Exactly as written, print each record in the listing.

__PROVIDED ENTRIES__:
— begin —

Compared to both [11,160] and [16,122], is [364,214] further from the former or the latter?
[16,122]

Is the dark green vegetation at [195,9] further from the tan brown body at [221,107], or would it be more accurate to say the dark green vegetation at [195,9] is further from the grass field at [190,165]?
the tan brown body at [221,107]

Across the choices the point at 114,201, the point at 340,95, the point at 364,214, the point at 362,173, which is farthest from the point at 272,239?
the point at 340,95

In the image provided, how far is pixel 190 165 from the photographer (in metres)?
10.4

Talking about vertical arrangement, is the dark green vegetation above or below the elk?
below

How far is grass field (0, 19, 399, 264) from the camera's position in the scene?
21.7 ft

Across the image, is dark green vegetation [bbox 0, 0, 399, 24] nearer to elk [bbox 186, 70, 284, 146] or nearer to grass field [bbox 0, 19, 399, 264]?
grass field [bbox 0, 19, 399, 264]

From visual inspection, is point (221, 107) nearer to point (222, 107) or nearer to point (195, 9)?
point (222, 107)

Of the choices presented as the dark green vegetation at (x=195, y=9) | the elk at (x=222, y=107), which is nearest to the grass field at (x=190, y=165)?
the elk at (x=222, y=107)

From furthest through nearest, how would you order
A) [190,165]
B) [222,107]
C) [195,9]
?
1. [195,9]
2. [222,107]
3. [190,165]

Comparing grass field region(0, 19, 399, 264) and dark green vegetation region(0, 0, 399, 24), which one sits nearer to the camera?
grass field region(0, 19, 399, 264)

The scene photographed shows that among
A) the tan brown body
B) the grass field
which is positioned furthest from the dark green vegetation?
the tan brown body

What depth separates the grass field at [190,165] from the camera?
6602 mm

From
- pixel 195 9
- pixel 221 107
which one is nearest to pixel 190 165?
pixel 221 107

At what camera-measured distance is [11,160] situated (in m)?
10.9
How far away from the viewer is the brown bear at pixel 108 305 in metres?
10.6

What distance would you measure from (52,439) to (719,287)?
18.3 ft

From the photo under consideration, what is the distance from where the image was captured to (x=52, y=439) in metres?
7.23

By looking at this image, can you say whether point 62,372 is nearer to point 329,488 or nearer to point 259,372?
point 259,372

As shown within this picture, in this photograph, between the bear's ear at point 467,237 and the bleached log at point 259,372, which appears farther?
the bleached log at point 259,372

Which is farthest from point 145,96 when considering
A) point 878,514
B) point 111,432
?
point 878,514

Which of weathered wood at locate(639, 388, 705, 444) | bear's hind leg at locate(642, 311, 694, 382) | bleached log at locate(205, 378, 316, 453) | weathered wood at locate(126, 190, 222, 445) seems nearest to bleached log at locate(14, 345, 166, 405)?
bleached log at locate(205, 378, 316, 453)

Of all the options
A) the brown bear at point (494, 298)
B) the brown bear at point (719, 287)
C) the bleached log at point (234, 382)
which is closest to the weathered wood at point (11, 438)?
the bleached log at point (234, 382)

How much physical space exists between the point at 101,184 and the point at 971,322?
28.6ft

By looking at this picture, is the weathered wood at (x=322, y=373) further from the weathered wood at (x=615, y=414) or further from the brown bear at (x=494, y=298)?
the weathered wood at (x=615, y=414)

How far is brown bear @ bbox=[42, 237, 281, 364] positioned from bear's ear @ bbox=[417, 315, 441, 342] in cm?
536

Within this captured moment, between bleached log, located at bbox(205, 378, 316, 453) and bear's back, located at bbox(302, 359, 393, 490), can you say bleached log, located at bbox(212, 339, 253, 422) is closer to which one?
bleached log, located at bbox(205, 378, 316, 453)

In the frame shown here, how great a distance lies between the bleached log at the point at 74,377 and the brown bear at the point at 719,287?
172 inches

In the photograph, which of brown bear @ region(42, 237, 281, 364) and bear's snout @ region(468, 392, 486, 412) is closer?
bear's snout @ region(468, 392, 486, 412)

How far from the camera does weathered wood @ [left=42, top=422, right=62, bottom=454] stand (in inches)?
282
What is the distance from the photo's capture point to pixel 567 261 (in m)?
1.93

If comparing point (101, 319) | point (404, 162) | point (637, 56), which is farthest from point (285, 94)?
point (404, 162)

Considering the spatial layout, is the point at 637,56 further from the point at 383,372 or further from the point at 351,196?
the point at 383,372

— end —

__EXERCISE RESPONSE__:
Compared to both [11,160] and [16,122], is [364,214] further from the former or the latter?
[16,122]

Is the dark green vegetation at [195,9] further from the tan brown body at [221,107], or would it be more accurate to say the dark green vegetation at [195,9] is further from the grass field at [190,165]?
the tan brown body at [221,107]

Across the choices the point at 114,201, the point at 340,95, the point at 364,214, the point at 362,173, which is farthest from the point at 272,239?
the point at 340,95

In the image provided, how far is pixel 190 165 from the photographer (in metres)?
10.4

Talking about vertical arrangement, is the dark green vegetation above or below the elk?
below

How far is grass field (0, 19, 399, 264) from the camera's position in the scene?
21.7 ft

Across the image, is dark green vegetation [bbox 0, 0, 399, 24] nearer to elk [bbox 186, 70, 284, 146] or nearer to grass field [bbox 0, 19, 399, 264]?
grass field [bbox 0, 19, 399, 264]

From visual inspection, is point (221, 107) nearer to point (222, 107) or nearer to point (195, 9)?
point (222, 107)

Of the choices presented as the dark green vegetation at (x=195, y=9) | the elk at (x=222, y=107), which is nearest to the grass field at (x=190, y=165)?
the elk at (x=222, y=107)

From furthest through nearest, how would you order
A) [190,165]
B) [222,107]
C) [195,9]
?
1. [195,9]
2. [222,107]
3. [190,165]

Comparing grass field region(0, 19, 399, 264) and dark green vegetation region(0, 0, 399, 24), which one sits nearer to the camera?
grass field region(0, 19, 399, 264)

The scene photographed shows that among
A) the tan brown body
B) the grass field
which is positioned furthest from the dark green vegetation?
the tan brown body

What depth separates the grass field at [190,165] from the camera?
6602 mm

From
- pixel 195 9
- pixel 221 107
which one is nearest to pixel 190 165?
pixel 221 107

At what camera-measured distance is [11,160] situated (in m)?
10.9
How far away from the viewer is the brown bear at pixel 108 305 in metres?
10.6

What distance would you measure from (52,439) to (719,287)?
18.3 ft

From the photo under consideration, what is the distance from where the image was captured to (x=52, y=439) in metres?
7.23

By looking at this image, can you say whether point 62,372 is nearer to point 329,488 or nearer to point 259,372?
point 259,372

As shown within this picture, in this photograph, between the bear's ear at point 467,237 and the bleached log at point 259,372, which appears farther?
the bleached log at point 259,372

Which is farthest from point 145,96 when considering
A) point 878,514
B) point 111,432
?
point 878,514

Which of weathered wood at locate(639, 388, 705, 444) | bear's hind leg at locate(642, 311, 694, 382) | bleached log at locate(205, 378, 316, 453) | weathered wood at locate(126, 190, 222, 445) seems nearest to bleached log at locate(14, 345, 166, 405)?
bleached log at locate(205, 378, 316, 453)

Of all the options
A) the brown bear at point (494, 298)
B) the brown bear at point (719, 287)
C) the bleached log at point (234, 382)
which is closest to the weathered wood at point (11, 438)?
the bleached log at point (234, 382)

How much physical space exists between the point at 101,184 and the point at 971,322?
28.6ft

By looking at this picture, is the weathered wood at (x=322, y=373) further from the weathered wood at (x=615, y=414) or further from the brown bear at (x=494, y=298)?
the weathered wood at (x=615, y=414)

How far is brown bear @ bbox=[42, 237, 281, 364] positioned from bear's ear @ bbox=[417, 315, 441, 342] in cm?
536

Within this captured moment, between bleached log, located at bbox(205, 378, 316, 453) and bear's back, located at bbox(302, 359, 393, 490), can you say bleached log, located at bbox(212, 339, 253, 422) is closer to which one?
bleached log, located at bbox(205, 378, 316, 453)

In the frame shown here, how great a distance lies between the bleached log at the point at 74,377 and the brown bear at the point at 719,287?
172 inches

In the photograph, which of brown bear @ region(42, 237, 281, 364) and bear's snout @ region(468, 392, 486, 412) is closer?
bear's snout @ region(468, 392, 486, 412)

How far from the camera does weathered wood @ [left=42, top=422, right=62, bottom=454] stand (in inches)?
282
What is the distance from the photo's capture point to pixel 567 261 (in m)?
1.93

If comparing point (101, 319) | point (404, 162) | point (637, 56), which is farthest from point (285, 94)?
point (404, 162)

Considering the spatial layout, is the point at 637,56 further from the point at 383,372 or further from the point at 351,196?
the point at 383,372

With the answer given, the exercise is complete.